Caso das gémeas: “Estamos a falar de crianças. Jamais deviam ter sido expostas na televisão, ligadas a um alegado crime”

O caso das gémeas luso-brasileiras tem gerado uma onda de debates em Portugal e no Brasil, não apenas pelas alegadas irregularidades no acesso a tratamentos de saúde, mas sobretudo pela forma como duas menores de idade foram colocadas no centro de uma tempestade mediática. Para muitos, o maior erro já não está apenas nas acusações ou na investigação, mas na exposição pública de duas crianças num contexto de suspeita criminal.
Juristas, comentadores e cidadãos comuns têm vindo a sublinhar que, independentemente das responsabilidades que venham a ser apuradas, jamais seria admissível associar duas menores a um alegado esquema ilícito. O impacto psicológico de serem apontadas em telejornais, programas de comentário e nas redes sociais pode deixar marcas profundas e irreversíveis.
A frase que ecoa em vários espaços de discussão é simples mas poderosa: “Estamos a falar de crianças. Nunca deveriam ter sido expostas na televisão, muito menos ligadas a um suposto crime.” Esta indignação reflete uma preocupação transversal: a necessidade de proteger a identidade e a dignidade de menores, independentemente dos erros ou decisões dos adultos que os rodeiam.
De facto, em Portugal a lei é clara ao salvaguardar os direitos das crianças, nomeadamente no Estatuto da Criança e do Jovem, que impõe limites à exposição mediática de menores em situações de conflito judicial. Contudo, a prática mostra que, em casos mediáticos, a pressão da audiência muitas vezes se sobrepõe ao rigor ético, e a tentação de explorar a dimensão emocional da história acaba por falar mais alto.
A cobertura massiva deste caso trouxe um problema acrescido: a estigmatização social. Ao associar as gémeas a alegadas irregularidades, ainda que de forma indireta, abre-se espaço para julgamentos precipitados e injustos, colocando duas vidas em risco de sofrer discriminação no futuro.
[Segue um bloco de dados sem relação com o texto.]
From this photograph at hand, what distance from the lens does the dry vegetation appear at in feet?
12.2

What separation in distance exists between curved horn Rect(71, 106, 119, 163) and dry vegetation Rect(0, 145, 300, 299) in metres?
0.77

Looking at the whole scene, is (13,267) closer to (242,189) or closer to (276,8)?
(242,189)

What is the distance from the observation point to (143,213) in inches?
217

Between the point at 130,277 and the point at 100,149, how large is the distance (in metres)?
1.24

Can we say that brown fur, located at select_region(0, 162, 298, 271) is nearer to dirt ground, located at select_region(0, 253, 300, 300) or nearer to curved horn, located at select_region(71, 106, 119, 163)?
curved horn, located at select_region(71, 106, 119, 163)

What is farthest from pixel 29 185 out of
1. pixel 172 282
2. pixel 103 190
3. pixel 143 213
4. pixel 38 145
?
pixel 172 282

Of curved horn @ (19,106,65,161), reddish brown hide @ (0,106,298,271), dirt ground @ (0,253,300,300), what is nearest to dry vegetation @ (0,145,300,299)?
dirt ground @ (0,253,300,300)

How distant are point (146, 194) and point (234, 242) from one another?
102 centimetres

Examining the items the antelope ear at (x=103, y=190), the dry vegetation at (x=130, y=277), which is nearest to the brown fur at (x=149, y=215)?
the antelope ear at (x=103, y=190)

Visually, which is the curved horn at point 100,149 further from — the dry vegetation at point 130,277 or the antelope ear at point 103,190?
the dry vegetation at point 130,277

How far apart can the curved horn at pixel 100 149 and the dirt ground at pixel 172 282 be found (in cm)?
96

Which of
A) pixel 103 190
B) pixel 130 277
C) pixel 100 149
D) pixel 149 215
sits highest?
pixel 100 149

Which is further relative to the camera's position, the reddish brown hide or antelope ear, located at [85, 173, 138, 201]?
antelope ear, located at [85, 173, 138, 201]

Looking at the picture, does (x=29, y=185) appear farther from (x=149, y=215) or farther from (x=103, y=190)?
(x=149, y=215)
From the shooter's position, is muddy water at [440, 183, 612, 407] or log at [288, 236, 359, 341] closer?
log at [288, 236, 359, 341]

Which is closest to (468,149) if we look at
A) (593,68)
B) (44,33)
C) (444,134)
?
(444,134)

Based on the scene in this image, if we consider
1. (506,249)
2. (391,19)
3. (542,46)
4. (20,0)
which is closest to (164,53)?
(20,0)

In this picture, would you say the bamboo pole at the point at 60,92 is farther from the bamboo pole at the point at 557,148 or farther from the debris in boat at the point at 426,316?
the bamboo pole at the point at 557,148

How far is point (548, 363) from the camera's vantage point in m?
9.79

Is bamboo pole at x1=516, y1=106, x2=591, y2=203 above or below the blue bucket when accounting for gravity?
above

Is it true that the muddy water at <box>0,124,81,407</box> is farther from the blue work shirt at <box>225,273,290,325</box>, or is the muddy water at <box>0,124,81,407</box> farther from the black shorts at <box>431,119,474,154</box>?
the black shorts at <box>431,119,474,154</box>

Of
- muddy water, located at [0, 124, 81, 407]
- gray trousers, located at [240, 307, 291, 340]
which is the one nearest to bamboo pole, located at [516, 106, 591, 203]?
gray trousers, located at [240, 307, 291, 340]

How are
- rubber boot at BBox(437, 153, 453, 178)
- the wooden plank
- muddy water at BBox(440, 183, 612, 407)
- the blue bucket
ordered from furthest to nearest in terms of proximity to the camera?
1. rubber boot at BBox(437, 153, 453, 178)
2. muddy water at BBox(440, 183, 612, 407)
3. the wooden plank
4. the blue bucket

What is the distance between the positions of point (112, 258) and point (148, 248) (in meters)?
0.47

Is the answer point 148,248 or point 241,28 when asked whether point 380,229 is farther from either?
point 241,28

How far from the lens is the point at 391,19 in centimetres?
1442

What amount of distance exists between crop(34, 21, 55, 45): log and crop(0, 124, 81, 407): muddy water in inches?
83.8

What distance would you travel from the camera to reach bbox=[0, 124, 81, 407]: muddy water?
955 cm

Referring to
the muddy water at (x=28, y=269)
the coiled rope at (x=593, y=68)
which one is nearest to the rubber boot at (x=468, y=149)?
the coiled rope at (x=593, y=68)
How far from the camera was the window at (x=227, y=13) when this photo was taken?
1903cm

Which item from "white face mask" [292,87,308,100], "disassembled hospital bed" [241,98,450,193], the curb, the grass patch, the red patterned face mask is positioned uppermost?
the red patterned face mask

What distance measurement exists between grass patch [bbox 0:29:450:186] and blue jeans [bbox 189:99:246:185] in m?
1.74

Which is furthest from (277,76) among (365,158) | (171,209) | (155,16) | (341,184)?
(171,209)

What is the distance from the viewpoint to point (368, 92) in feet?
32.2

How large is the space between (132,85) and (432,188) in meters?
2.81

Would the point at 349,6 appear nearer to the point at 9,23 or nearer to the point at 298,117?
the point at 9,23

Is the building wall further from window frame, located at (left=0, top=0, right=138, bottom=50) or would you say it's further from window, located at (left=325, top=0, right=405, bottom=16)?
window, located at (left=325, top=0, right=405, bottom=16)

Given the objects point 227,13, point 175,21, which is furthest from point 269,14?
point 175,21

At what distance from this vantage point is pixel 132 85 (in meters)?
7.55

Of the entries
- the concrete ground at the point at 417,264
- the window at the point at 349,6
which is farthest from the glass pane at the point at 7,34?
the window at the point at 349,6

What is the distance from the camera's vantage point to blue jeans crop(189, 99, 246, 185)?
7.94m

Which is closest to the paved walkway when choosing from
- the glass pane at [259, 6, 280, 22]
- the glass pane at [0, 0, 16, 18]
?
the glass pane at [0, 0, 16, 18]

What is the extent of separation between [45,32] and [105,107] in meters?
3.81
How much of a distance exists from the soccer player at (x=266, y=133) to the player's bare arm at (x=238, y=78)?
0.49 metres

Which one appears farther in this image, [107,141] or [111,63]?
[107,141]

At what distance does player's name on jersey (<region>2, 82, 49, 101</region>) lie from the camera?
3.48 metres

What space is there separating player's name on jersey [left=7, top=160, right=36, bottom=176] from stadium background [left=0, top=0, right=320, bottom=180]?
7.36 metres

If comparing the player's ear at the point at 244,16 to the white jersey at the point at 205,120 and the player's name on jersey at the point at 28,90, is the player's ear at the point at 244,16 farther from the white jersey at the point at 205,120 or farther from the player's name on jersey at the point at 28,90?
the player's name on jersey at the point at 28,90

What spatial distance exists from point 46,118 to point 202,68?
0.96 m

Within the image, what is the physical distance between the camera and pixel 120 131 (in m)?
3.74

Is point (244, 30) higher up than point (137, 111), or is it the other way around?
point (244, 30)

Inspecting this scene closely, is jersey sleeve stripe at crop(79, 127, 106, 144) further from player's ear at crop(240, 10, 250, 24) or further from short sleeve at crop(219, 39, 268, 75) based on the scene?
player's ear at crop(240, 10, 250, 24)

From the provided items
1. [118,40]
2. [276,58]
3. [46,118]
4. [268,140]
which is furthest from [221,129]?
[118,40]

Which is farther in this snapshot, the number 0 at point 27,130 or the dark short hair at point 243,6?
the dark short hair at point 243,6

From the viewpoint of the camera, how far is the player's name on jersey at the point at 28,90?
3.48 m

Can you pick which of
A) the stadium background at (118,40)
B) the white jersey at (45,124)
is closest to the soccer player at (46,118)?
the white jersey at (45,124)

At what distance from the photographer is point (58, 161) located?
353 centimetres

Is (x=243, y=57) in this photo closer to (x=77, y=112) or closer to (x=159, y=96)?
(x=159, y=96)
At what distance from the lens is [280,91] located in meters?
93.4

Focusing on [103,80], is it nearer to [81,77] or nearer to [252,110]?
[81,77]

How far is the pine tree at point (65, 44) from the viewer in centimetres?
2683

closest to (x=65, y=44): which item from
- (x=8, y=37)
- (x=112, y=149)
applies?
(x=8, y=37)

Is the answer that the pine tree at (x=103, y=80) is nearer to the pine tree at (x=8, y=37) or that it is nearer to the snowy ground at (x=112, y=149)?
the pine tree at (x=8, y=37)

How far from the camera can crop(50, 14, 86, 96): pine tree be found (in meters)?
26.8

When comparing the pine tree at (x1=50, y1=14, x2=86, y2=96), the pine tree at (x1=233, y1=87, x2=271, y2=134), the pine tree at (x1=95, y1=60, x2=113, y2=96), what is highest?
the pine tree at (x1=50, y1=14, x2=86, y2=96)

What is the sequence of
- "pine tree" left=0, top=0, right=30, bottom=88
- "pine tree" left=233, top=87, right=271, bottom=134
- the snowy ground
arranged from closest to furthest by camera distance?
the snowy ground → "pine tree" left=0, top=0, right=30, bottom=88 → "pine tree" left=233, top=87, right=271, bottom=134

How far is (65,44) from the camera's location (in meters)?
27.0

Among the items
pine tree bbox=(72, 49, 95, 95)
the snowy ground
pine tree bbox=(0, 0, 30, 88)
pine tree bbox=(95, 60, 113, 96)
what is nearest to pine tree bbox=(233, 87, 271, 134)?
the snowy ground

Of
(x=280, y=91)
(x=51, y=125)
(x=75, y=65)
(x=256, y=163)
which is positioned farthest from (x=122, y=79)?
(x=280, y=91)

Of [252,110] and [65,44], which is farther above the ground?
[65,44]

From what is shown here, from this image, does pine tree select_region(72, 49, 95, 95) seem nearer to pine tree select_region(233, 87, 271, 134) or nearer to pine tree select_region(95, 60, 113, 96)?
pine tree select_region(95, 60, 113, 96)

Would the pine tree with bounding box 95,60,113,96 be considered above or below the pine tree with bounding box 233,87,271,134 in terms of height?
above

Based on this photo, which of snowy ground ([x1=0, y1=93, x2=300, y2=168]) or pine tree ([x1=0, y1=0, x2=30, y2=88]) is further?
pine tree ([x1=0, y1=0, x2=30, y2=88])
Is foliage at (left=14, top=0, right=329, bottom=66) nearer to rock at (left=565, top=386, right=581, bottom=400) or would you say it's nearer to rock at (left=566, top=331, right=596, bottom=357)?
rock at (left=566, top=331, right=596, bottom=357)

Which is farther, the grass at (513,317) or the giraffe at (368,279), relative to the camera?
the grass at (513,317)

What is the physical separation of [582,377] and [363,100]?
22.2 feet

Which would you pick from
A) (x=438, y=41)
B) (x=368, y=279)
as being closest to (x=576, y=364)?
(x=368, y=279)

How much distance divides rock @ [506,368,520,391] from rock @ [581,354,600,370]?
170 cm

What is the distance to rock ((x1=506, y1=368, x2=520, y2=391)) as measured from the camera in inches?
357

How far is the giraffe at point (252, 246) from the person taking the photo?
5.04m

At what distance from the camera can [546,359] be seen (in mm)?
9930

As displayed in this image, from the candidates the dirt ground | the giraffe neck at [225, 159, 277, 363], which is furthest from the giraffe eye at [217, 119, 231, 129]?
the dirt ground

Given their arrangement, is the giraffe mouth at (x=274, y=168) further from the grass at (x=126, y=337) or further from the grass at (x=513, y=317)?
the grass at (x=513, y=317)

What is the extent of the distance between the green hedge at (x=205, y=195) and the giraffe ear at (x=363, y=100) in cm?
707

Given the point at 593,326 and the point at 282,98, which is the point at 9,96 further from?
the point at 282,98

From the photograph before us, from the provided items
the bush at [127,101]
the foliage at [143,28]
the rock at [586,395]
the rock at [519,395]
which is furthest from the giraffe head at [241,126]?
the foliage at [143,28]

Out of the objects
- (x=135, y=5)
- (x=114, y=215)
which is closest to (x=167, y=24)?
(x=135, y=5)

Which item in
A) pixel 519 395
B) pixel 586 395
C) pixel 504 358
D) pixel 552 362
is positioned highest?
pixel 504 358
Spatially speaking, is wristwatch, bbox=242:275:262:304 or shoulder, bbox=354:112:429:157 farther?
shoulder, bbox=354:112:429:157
O rótulo de “as crianças do escândalo” pode acompanhá-las durante anos, independentemente do desfecho judicial.
Psicólogos alertam que a infância é uma fase determinante no desenvolvimento da identidade e da autoestima. Situações de exposição pública em cenários de polémica podem originar sentimentos de vergonha, ansiedade e isolamento social. Mais grave ainda, pode criar uma sensação de injustiça, uma vez que as próprias crianças não têm qualquer responsabilidade nas decisões tomadas pelos adultos.
Por outro lado, cresce a pressão para que os meios de comunicação revejam os seus códigos de conduta e estabeleçam barreiras mais firmes na divulgação de casos que envolvam menores. Não basta “ocultar o rosto” ou “não mencionar nomes”: a simples associação pública de uma criança a um processo judicial já constitui uma violação ética que deveria ser evitada.
No fundo, este caso deixou de ser apenas sobre alegadas irregularidades no sistema de saúde. Passou também a ser um espelho da forma como a sociedade, os media e até as instituições lidam com os direitos das crianças. A indignação de muitos resume-se numa ideia que não deveria ser esquecida: nenhuma investigação ou polémica pode justificar a exposição mediática de menores, sobretudo quando estão em causa suspeitas de crime.